Department of Bio and Brain Engineering, Korea Advanced Institute of Science and Technology (KAIST), Daejeon 34141, Korea.
Department of Mechanical System Engineering, Kumoh National Institute of Technology, Gumi 39177, Korea.
Biosensors (Basel). 2021 Nov 30;11(12):490. doi: 10.3390/bios11120490.
Surface-Enhanced Raman Spectroscopy (SERS)-based biomolecule detection has been a challenge due to large variations in signal intensity, spectral profile, and nonlinearity. Recent advances in machine learning offer great opportunities to address these issues. However, well-documented procedures for model development and evaluation, as well as benchmark datasets, are lacking. Towards this end, we provide the SERS spectral benchmark dataset of Rhodamine 6G (6) for a molecule detection task and evaluate the classification performance of several machine learning models. We also perform a comparative study to find the best combination between the preprocessing methods and the machine learning models. Our best model, coined as the SERSNet, robustly identifies 6 molecule with excellent independent test performance. In particular, SERSNet shows 95.9% balanced accuracy for the cross-batch testing task.

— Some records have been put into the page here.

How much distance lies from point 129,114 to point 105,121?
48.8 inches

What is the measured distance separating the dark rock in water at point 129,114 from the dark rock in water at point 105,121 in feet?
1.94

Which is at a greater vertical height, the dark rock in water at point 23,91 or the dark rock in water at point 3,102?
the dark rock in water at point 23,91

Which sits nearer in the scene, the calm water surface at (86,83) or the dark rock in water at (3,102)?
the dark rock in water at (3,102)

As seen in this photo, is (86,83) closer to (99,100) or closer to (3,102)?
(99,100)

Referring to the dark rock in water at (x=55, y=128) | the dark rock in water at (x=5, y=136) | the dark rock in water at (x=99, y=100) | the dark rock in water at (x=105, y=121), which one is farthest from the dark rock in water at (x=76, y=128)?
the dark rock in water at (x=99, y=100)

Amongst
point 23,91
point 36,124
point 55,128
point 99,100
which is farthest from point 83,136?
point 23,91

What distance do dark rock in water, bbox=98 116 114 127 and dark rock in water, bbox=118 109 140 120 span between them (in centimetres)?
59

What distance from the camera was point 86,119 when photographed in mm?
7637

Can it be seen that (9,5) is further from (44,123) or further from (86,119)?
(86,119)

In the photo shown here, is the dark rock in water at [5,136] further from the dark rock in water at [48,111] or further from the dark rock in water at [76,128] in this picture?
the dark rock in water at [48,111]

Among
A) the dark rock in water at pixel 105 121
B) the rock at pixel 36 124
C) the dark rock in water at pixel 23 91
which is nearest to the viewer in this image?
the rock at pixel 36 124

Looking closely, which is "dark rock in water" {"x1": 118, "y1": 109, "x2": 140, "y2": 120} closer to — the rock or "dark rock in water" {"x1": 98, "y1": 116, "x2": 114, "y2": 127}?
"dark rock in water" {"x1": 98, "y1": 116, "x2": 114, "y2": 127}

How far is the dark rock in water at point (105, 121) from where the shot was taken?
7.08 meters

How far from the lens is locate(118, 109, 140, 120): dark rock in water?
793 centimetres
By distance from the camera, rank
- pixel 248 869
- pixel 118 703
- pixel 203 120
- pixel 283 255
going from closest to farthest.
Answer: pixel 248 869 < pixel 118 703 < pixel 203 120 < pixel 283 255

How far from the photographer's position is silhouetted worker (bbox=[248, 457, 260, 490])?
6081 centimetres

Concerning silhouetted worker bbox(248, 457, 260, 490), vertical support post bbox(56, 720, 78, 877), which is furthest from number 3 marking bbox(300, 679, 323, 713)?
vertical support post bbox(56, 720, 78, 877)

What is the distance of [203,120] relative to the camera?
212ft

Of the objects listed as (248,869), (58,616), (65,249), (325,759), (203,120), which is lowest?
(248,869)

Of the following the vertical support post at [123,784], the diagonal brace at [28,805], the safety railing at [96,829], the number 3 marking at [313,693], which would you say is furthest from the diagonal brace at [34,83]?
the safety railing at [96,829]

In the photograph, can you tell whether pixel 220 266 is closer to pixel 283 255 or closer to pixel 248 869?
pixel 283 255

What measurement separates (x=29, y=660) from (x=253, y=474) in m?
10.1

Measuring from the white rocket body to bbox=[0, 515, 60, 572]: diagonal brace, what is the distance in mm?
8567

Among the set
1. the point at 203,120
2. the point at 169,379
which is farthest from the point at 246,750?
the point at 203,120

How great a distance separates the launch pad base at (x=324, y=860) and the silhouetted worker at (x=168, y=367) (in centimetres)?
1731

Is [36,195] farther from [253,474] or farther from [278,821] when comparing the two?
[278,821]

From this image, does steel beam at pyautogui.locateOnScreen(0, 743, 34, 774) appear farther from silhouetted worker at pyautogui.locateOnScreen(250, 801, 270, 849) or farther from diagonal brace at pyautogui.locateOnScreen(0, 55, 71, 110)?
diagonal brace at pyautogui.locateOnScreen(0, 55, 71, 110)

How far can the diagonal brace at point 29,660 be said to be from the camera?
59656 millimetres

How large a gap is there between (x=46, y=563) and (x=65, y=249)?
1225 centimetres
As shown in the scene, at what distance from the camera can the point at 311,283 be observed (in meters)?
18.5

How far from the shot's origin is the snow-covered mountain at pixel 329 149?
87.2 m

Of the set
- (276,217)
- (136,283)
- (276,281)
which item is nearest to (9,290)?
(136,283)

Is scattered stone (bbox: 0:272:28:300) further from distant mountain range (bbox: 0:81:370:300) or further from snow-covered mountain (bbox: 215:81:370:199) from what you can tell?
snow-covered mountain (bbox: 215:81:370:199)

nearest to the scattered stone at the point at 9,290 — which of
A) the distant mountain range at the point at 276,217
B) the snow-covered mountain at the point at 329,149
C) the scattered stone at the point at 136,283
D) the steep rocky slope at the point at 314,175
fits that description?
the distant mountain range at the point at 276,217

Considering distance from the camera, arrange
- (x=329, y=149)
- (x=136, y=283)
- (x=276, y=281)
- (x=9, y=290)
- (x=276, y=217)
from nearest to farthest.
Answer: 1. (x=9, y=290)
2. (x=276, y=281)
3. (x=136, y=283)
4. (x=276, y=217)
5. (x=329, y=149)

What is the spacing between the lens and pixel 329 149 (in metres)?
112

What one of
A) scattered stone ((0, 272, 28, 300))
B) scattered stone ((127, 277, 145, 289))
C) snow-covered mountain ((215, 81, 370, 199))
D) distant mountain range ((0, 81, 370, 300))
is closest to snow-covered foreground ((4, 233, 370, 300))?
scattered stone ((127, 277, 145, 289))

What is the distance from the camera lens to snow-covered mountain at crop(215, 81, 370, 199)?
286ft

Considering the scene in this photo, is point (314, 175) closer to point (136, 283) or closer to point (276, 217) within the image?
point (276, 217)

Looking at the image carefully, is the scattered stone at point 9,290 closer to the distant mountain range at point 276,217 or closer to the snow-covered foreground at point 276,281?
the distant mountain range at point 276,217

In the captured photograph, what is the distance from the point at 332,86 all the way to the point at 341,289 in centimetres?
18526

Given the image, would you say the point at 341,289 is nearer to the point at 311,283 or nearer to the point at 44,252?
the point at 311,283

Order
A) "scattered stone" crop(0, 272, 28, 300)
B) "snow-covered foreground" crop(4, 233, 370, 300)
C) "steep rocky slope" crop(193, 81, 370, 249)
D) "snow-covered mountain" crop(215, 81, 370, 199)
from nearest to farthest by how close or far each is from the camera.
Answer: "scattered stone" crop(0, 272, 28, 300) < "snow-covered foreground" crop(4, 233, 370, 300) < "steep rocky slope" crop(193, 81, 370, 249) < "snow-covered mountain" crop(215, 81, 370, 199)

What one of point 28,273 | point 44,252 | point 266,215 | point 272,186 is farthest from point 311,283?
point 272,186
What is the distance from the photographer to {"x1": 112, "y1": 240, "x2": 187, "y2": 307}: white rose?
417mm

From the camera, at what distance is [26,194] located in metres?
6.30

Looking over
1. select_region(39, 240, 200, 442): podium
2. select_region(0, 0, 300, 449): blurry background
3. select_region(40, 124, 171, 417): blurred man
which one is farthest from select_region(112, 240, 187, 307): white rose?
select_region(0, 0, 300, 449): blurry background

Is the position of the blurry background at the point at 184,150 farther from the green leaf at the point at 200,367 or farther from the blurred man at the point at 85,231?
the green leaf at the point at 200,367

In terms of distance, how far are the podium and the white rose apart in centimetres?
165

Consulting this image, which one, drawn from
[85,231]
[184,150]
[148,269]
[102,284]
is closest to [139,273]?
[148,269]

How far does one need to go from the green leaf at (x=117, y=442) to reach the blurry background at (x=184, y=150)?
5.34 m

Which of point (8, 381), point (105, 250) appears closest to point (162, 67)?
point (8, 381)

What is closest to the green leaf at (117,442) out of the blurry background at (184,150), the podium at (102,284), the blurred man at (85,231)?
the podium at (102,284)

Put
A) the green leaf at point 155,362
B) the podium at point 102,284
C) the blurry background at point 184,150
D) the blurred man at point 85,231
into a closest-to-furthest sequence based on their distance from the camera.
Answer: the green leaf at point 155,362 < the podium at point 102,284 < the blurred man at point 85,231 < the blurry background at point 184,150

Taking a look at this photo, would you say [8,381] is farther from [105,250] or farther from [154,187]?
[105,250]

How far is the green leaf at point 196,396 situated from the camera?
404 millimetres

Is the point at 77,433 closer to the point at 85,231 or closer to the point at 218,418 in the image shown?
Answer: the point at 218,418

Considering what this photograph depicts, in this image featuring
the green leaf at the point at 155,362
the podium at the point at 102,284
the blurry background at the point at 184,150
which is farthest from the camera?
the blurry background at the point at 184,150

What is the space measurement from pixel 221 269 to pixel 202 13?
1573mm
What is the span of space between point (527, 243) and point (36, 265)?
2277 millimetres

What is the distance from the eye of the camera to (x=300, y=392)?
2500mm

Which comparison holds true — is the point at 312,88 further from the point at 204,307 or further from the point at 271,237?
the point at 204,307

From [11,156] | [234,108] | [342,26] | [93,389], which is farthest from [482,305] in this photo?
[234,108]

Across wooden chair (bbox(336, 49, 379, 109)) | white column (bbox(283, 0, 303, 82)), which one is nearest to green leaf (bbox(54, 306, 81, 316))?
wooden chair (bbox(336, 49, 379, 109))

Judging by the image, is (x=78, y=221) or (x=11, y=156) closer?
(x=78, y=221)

基于表面增强拉曼光谱(SERS)的生物分子检测一直是一个挑战,因为信号强度、光谱轮廓和非线性存在很大差异。机器学习的最新进展为此提供了很好的机会。然而,在模型开发和评估方面缺乏有文件记录的程序以及基准数据集。为此,我们提供了用于分子检测任务的 Rhodamine 6G(6)的 SERS 光谱基准数据集,并评估了几种机器学习模型的分类性能。我们还进行了比较研究,以找到预处理方法和机器学习模型之间的最佳组合。我们的最佳模型,称为 SERSNet,能够稳健地识别 6 分子,具有出色的独立测试性能。特别是,SERSNet 在跨批次测试任务中表现出 95.9%的平衡准确率。